CN makes peace offering

MONTREAL — Canadian National Railway Co. (TSX:CNR) has conditionally offered to withdraw a contentious work rule change in a “good faith effort” to end a strike by its locomotive engineers.

MONTREAL — Canadian National Railway Co. (TSX:CNR) has conditionally offered to withdraw a contentious work rule change in a “good faith effort” to end a strike by its locomotive engineers.

The railway said it is willing to roll back the monthly mileage cap to its previous level if the union withdraws its own unspecified work-rule demands.

“If they’ll drop their work rule changes, we’ll drop ours,” spokesman Mark Hallman said in an interview.

Agreement would allow just the issue of wages and benefits to be sent to binding arbitration.

The railway had previously insisted that all matters in dispute be sent to arbitration.

Officials with the Teamsters Canada Rail Conference, which represents the roughly 1,700 workers, couldn’t be immediately reached for comment.

CN says the proposal was part of a “good faith effort to reach a settlement.”

“We thought that this was the important good-faith gesture to break the logjam,” Hallman added.

The union previously offered to submit the wage portion of the dispute to final arbitration following resolution of other outstanding issues.

The railway’s move comes a day after Ottawa introduced back-to-work legislation to end a second CN strike in as many years.

Several CN industrial customers have said a protracted strike could cause them serious harm, just as the economy is coming out of a recession.

The railway has been using managers to keep trains running, much as it did during the two-month strike by conductors in 2007.
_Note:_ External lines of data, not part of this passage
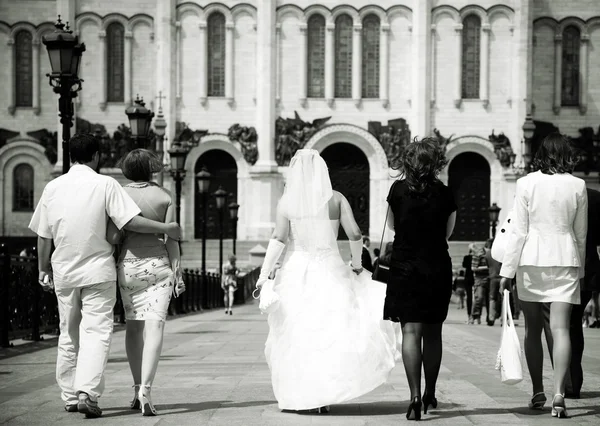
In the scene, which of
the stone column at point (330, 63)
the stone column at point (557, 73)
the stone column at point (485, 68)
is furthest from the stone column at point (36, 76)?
the stone column at point (557, 73)

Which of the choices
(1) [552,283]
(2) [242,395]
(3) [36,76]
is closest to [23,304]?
(2) [242,395]

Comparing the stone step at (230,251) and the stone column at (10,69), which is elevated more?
the stone column at (10,69)

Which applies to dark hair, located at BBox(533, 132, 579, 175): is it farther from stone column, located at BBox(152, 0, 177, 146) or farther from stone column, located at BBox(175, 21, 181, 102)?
stone column, located at BBox(175, 21, 181, 102)

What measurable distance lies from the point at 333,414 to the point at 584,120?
148 ft

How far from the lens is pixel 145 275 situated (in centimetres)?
791

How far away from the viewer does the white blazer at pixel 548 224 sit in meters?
8.16

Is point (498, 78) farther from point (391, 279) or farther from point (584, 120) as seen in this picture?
point (391, 279)

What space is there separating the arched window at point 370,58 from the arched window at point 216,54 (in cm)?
631

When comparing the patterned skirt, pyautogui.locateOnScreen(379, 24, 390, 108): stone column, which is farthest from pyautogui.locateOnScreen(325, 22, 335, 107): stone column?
the patterned skirt

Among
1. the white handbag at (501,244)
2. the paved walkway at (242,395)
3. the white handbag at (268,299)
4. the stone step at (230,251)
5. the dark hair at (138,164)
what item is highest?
the dark hair at (138,164)

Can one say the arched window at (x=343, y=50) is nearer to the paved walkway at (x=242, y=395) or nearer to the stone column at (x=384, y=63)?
the stone column at (x=384, y=63)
Engineers walked off the job late Friday after talks broke down.

Canada’s largest railway wants to imposed a 1.5 per cent wage increase and raise the maximum distance engineers can travel in one month by 500 miles (800 kilometres) to 4,300 miles (6,900 kilometres.)

The union argues the hike in the mileage cap would require some workers to work seven days a week, with no time off, and cause layoffs.

CN Rail said that’s not true. It said that under the new regime, engineers who earn about $100,000 a year would work between 16 and 18 days per month, up slightly from the current level of between 15 and 17 days.

The company says it’s requiring engineers to work the same number of miles as conductors, noting they will be paid for their work at adjusted rates.